Padahal sejatinya demokrasi hanyalah cara para pemilik modal alias kaum kapitalis memanfaatkan rakyat untuk mengumpulkan kekayaan. Buktinya, Indonesia dengan potensi SDA yang luar biasa, rakyatnya masih saja banyak yang hidup di bawah garis kemiskinan, dan di sisi lain segelintir konglomerat yang menguasai sebagian besar kekayaan semakin berjumawa. Ya, sistem kapitalis yang dipelihara demokrasi hanya akan memberi kesempatan kepada para pemilik modal untuk semakin memperkaya diri dan semakin membuat orang miskin semakin jatuh dalam jurang kemiskinan. Dan golongan ekonomi menengah pun semakin terengah-engah mengumpulkan sisa-sisa kekayaan.

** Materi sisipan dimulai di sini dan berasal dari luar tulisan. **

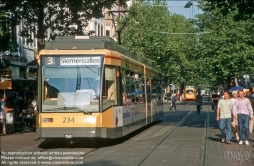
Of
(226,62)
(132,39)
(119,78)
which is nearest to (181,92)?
(132,39)

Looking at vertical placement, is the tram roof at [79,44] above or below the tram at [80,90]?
above

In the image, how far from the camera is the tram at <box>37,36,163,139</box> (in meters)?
16.8

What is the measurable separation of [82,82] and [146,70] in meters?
8.65

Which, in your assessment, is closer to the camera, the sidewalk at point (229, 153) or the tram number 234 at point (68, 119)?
the sidewalk at point (229, 153)

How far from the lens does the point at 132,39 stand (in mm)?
70750

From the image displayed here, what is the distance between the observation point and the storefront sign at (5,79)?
→ 2289cm

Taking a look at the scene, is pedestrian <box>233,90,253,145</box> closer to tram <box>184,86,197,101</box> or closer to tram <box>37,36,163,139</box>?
tram <box>37,36,163,139</box>

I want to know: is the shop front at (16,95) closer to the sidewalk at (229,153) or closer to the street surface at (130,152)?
the street surface at (130,152)

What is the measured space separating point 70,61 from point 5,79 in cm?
659

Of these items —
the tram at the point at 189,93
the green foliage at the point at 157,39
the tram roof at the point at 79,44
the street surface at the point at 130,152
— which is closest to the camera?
the street surface at the point at 130,152

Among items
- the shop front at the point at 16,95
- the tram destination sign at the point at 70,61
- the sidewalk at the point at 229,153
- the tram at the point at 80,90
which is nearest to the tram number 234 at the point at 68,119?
→ the tram at the point at 80,90

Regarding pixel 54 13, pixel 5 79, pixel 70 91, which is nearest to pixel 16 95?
pixel 54 13

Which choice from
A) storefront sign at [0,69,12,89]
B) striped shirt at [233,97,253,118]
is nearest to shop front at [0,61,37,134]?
storefront sign at [0,69,12,89]

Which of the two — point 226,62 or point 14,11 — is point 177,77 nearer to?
point 226,62
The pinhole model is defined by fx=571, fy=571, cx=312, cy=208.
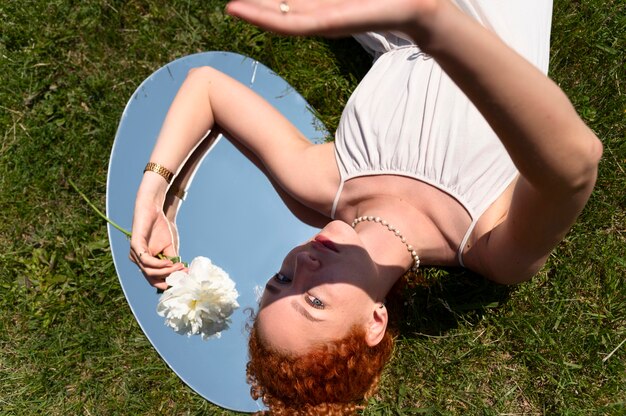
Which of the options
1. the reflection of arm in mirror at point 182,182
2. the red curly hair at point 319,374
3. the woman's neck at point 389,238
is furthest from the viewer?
the reflection of arm in mirror at point 182,182

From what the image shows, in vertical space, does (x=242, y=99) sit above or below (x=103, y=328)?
above

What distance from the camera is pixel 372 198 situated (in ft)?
8.36

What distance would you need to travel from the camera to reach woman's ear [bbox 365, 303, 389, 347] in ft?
7.51

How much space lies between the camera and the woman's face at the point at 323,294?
83.9 inches

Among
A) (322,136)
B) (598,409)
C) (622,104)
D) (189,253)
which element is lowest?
(598,409)

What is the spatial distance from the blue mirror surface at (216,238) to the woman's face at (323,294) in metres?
0.81

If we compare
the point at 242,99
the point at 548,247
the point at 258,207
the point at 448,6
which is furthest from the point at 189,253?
the point at 448,6

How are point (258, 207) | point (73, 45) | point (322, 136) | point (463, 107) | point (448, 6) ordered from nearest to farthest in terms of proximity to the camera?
point (448, 6)
point (463, 107)
point (258, 207)
point (322, 136)
point (73, 45)

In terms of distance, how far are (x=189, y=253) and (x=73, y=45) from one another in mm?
1542

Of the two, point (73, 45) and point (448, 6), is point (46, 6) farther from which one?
point (448, 6)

Maka, seharusnya kita semakin menyadari, demokrasi tidak akan pernah mengantarkan pada kesejahteraan, demokrasi hanya akan mencetak pejabat yang berebut kekuasaan demi kepentingan dunia, demi kekayaan, meski dengan jalan korupsi, karena itu sudah menjadi konsekuensi politik dalam sistem demokrasi, mengatasnamakan kesejahteraan rakyat namun sejatinya menjerumuskan rakyat. Sebagai muslim tentu kita tidak akan berdiam diri, janji yang  terucap setiap hari akan mendedikasi hidup dan mati hanya untuk Allah SWT perlu direalisasikan. Bukan sekadar ucapan rutin di mulut belaka, janji tanpa bukti. Kembali berpikir dan merenung, jika Nabi sallallahu ‘alaihi wassalam masih hidup, relakah beliau dengan keadaan kita saat ini? Dimana banyak teladan dari beliau tidak kita terapkan dalam kehidupan. Tidakkah ingin mewujudkan seruan Allah SWt untuk menerapakan Islam secara kaffah dalam seluruh aspek kehidupan? Tidakkah kita takut dengan penghidupan yang sempit dan kesengsaraan di akhirat saat kita mengabaikan peringatan dari Allah? Tidakkah kita ingin bersama  Rasulullah di surga? Ataukah kita akan terus bertahan dengan sitem demokrasi dan hanya membiarkan pergantian pemimpin semata? Puaskah hanya mengganti pemimpin dengan tetap mengabaikan aturan  Allah ? tentu jangan seperti Bani Israel yang banyak tanya namun tak melaksanakan perintahNya. Kita sebagai muslim, cukup dengan kami mendengar dan kami taat, memperjuangkan ketaatan dengan menapaki kembali jalan kehidupan yang berdasar pada peninggalan agung baginda Nabi, Alquran dan Hadits, tentu tidak berharap pada demokrasi, namun percaya diri dengan sistem warisan Nabi,khilafah. Wallahu a’lam bishawab.